┌────────

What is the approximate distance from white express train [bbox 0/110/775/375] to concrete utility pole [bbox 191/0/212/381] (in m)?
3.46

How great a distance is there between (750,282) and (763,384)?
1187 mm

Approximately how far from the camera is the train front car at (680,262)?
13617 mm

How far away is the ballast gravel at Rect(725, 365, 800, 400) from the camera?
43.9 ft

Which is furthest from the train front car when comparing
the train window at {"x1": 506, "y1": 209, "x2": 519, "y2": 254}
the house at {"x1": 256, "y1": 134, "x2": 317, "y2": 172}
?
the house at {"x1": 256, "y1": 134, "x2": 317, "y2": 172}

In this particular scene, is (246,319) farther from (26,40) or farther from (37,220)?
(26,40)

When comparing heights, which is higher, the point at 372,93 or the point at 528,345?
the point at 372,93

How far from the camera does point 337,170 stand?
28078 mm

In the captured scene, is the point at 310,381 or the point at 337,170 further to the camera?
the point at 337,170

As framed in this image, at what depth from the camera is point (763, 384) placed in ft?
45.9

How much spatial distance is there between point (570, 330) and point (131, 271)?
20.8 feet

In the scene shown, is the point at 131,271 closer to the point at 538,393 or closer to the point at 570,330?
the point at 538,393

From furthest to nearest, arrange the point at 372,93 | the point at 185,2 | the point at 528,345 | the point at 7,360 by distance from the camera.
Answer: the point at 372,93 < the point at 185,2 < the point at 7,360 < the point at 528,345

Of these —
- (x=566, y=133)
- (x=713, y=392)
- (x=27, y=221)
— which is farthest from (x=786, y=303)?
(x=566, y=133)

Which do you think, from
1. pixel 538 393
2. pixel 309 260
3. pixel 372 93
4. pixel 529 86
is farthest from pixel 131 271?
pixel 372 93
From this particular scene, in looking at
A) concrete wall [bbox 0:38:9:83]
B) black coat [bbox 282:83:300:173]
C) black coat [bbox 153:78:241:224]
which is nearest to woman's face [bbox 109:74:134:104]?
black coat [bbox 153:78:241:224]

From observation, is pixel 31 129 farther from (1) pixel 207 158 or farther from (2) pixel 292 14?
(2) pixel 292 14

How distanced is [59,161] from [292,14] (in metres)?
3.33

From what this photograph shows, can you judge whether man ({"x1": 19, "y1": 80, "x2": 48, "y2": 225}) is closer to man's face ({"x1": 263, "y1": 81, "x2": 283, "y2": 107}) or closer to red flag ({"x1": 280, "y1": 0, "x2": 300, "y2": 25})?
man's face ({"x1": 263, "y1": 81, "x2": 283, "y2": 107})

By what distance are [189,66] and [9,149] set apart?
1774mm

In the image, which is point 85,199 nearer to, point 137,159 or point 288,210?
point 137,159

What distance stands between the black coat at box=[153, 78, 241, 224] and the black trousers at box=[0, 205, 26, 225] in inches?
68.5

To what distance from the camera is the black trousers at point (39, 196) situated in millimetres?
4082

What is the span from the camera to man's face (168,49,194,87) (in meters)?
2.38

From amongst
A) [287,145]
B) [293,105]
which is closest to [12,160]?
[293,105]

└────────
┌────────

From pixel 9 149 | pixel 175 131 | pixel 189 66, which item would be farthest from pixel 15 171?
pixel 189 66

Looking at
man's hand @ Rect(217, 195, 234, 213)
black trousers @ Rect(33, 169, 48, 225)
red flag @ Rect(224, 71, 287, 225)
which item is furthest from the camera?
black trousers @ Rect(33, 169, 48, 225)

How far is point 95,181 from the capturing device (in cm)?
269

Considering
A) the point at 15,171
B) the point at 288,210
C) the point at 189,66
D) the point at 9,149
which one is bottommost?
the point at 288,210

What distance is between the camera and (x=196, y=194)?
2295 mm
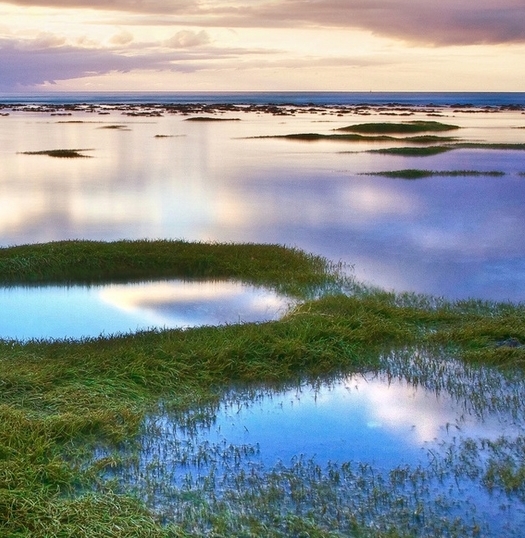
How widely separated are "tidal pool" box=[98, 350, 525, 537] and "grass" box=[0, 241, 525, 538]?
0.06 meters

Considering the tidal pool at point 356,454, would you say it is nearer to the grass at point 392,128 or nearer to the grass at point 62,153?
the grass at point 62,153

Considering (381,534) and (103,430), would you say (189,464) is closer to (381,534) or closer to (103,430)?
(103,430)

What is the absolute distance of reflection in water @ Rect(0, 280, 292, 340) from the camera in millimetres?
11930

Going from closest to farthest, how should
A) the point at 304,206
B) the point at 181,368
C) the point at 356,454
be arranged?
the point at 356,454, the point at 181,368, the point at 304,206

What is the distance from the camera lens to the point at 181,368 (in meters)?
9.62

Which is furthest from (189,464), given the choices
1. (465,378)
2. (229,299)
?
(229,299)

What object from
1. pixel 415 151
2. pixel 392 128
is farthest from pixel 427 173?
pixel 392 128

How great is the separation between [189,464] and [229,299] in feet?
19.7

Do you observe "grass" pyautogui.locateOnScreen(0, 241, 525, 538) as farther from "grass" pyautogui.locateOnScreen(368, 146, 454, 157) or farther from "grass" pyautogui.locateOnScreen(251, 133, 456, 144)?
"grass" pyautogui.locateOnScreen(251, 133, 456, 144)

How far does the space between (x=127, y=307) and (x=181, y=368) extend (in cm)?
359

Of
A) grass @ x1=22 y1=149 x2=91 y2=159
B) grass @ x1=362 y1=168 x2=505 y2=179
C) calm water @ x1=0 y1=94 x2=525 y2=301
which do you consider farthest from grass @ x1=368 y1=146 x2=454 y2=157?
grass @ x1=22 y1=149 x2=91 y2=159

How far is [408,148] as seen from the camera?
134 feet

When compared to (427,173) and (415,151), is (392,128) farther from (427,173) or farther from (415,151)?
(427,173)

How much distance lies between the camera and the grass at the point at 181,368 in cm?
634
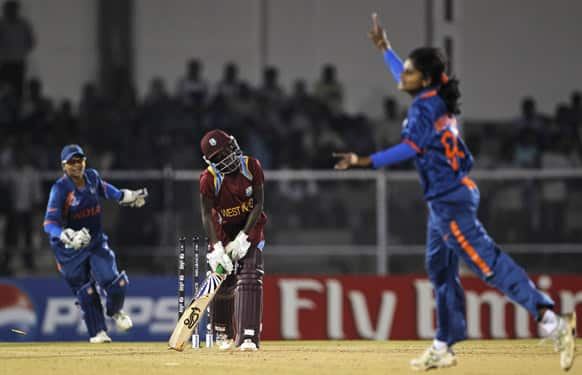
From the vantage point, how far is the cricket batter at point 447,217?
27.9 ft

└────────

_Exercise details_
Find every line in the records that contains the string "Rect" and copy each of those lines.

_Answer to the task_
How far away is the ballast gravel at Rect(725, 365, 800, 400) from the camera?
man's hand @ Rect(217, 195, 234, 213)
black trousers @ Rect(33, 169, 48, 225)
red flag @ Rect(224, 71, 287, 225)
black trousers @ Rect(33, 169, 48, 225)
What is the absolute distance of reflection in water @ Rect(0, 280, 292, 340) from the camera in millimetres?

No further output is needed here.